(Items listed in a dataset)
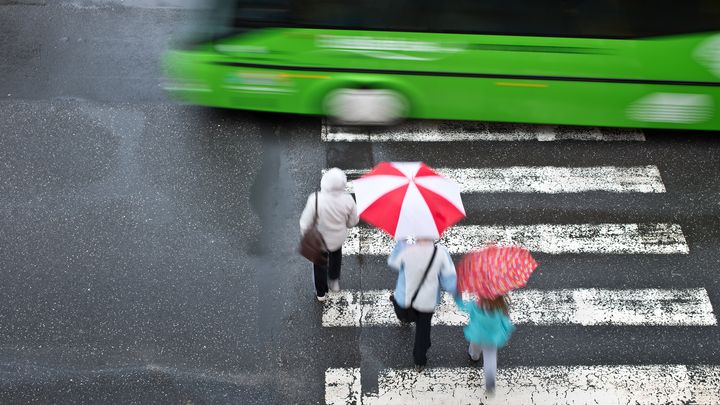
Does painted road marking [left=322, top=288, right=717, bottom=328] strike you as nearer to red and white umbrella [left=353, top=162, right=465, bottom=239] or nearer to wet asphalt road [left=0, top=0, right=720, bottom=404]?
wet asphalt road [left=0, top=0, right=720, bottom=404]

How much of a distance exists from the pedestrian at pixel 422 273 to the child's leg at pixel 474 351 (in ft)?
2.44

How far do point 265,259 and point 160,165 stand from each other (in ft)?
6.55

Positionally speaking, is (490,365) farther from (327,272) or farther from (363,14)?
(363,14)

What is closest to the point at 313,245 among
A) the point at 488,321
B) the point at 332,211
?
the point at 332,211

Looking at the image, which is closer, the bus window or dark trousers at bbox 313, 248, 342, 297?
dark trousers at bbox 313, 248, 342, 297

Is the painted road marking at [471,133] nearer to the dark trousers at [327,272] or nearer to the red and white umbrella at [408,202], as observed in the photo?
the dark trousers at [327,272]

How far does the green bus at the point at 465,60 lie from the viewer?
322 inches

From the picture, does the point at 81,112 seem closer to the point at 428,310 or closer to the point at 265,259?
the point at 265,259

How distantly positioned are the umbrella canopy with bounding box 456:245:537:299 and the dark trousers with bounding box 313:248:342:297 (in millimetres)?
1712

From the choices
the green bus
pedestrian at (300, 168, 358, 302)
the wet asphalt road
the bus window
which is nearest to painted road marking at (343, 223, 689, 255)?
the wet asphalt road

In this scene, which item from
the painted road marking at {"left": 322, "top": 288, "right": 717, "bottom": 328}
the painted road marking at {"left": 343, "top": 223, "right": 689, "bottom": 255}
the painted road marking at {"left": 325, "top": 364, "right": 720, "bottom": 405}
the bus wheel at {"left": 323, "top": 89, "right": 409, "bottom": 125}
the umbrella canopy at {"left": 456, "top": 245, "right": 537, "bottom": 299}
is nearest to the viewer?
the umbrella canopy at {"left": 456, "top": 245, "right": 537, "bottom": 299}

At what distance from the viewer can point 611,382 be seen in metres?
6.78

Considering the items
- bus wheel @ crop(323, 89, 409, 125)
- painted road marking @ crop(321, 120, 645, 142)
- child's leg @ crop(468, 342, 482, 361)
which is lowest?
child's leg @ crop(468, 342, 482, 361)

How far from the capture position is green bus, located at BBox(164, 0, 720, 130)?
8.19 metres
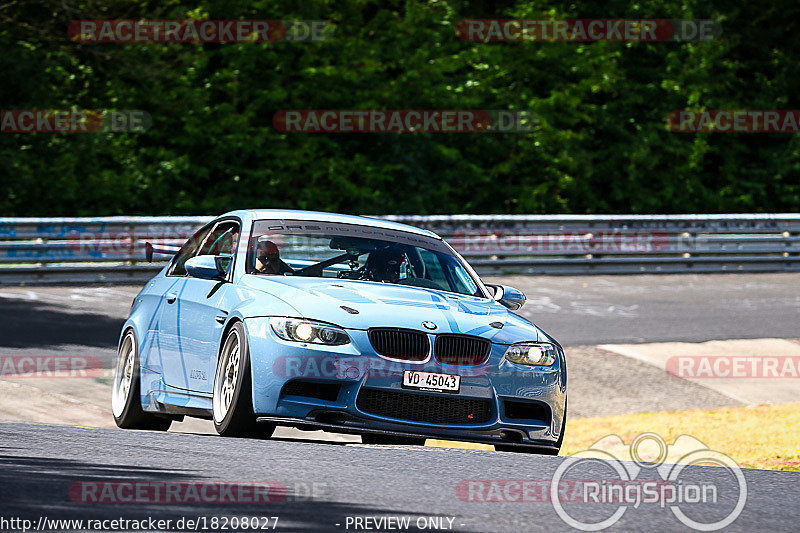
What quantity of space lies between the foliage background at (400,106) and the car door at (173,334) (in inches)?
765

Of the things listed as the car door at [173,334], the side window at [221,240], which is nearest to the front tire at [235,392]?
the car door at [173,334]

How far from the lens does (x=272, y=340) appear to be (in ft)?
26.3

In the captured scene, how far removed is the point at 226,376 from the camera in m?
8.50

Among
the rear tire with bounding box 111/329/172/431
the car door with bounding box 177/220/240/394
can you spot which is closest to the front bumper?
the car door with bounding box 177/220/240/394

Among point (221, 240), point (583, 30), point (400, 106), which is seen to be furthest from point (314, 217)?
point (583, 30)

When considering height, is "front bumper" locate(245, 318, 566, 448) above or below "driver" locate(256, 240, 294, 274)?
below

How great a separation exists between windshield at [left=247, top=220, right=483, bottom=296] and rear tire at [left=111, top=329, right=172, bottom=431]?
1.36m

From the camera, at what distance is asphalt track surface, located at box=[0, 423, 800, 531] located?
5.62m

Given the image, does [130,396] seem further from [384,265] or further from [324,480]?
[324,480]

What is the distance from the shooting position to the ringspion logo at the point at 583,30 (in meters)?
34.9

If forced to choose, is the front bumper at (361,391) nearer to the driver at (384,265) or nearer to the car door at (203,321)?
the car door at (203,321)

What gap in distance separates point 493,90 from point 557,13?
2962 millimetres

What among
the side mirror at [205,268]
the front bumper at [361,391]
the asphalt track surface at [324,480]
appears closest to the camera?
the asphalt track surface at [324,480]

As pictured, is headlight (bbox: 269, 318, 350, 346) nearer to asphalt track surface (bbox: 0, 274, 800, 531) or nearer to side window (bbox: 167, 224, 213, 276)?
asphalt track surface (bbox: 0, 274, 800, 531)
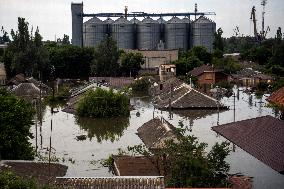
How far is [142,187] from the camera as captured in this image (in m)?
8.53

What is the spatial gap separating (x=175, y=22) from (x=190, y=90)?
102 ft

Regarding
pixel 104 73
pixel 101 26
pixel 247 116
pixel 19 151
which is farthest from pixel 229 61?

◆ WHAT YOU WILL DO
Rewrite all the items above, replacing "painted road marking" with "lane marking" everywhere it appears and keeping everything else the same. Leave out the pictures.

◆ WRITTEN RESPONSE
Does lane marking [left=322, top=288, right=717, bottom=328] strike you as nearer to red and white umbrella [left=353, top=162, right=465, bottom=239] or nearer to wet asphalt road [left=0, top=0, right=720, bottom=404]?
wet asphalt road [left=0, top=0, right=720, bottom=404]

How much of a distance exists from the pedestrian at pixel 422 273 to the child's leg at pixel 474 351 (in ft)?
2.44

How far do point 265,259 and point 160,165 stand from each other (in ft)?
6.55

Positionally speaking, is (490,365) farther from (327,272) or farther from (363,14)?
(363,14)

What is closest to the point at 313,245 among
A) the point at 488,321
B) the point at 332,211
?
the point at 332,211

Looking at the image, which is closer, the bus window or dark trousers at bbox 313, 248, 342, 297?
dark trousers at bbox 313, 248, 342, 297

Is the lane marking at [471,133] nearer to the dark trousers at [327,272] or nearer to the red and white umbrella at [408,202], as observed in the photo?
the dark trousers at [327,272]

How far does the green bus at the point at 465,60 lie from the viewer?
322 inches

From the picture, does the point at 81,112 seem closer to the point at 428,310 or closer to the point at 265,259?
the point at 265,259

How distantly positioned are the umbrella canopy with bounding box 456:245:537:299 and the dark trousers with bounding box 313:248:342:297 (in millimetres)?
1712

From the choices
the green bus
pedestrian at (300, 168, 358, 302)
the wet asphalt road
the bus window
which is nearest to lane marking at (343, 223, 689, 255)?
the wet asphalt road

In this scene, which item from
the lane marking at {"left": 322, "top": 288, "right": 717, "bottom": 328}
the lane marking at {"left": 343, "top": 223, "right": 689, "bottom": 255}
the lane marking at {"left": 325, "top": 364, "right": 720, "bottom": 405}
the bus wheel at {"left": 323, "top": 89, "right": 409, "bottom": 125}
the umbrella canopy at {"left": 456, "top": 245, "right": 537, "bottom": 299}
is nearest to the viewer?
the umbrella canopy at {"left": 456, "top": 245, "right": 537, "bottom": 299}

At what distance from the viewer can point 611,382 be seen in metres?
6.78

Considering the items
- bus wheel @ crop(323, 89, 409, 125)
- lane marking @ crop(321, 120, 645, 142)
- child's leg @ crop(468, 342, 482, 361)
which is lowest?
child's leg @ crop(468, 342, 482, 361)

How far from the capture position is green bus, located at BBox(164, 0, 720, 130)?
8.19 metres
What quantity of space lies between the foliage background at (400,106) and the car door at (173,334) (in inches)?
765

Of the things listed as the car door at [173,334], the side window at [221,240], which is nearest to the front tire at [235,392]?
the car door at [173,334]

How far from the lens does (x=272, y=340) appear to be (in ft)?
26.3

In the captured scene, how far removed is the point at 226,376 from the camera in m?
8.50

Among
the rear tire with bounding box 111/329/172/431
the car door with bounding box 177/220/240/394
can you spot which is closest to the front bumper?
the car door with bounding box 177/220/240/394

Among point (221, 240), point (583, 30), point (400, 106), which is seen to be furthest from point (314, 217)?
point (583, 30)

When considering height, is "front bumper" locate(245, 318, 566, 448) above or below "driver" locate(256, 240, 294, 274)?
below

How great a separation exists between windshield at [left=247, top=220, right=483, bottom=296] and rear tire at [left=111, top=329, right=172, bottom=431]?
1.36m

From the camera, at what distance is asphalt track surface, located at box=[0, 423, 800, 531] located?
5.62m

Given the image, does [130,396] seem further from [384,265] or further from [324,480]?
[324,480]

What is the distance from the shooting position to the ringspion logo at the point at 583,30 (in meters)?
34.9

If forced to choose, is the front bumper at (361,391) nearer to the driver at (384,265) or nearer to the car door at (203,321)?
the car door at (203,321)

What gap in distance separates point 493,90 from point 557,13?
2962 millimetres

What among
the side mirror at [205,268]
the front bumper at [361,391]
the asphalt track surface at [324,480]
appears closest to the camera?
the asphalt track surface at [324,480]

As pictured, is headlight (bbox: 269, 318, 350, 346) nearer to asphalt track surface (bbox: 0, 274, 800, 531) or nearer to side window (bbox: 167, 224, 213, 276)?
asphalt track surface (bbox: 0, 274, 800, 531)
How far is [142,187] from the camera as captured in this image (in m)?
8.53

What is the spatial gap separating (x=175, y=22) from (x=190, y=90)?
102 ft

Regarding
pixel 104 73
pixel 101 26
pixel 247 116
pixel 19 151
which is farthest from pixel 229 61?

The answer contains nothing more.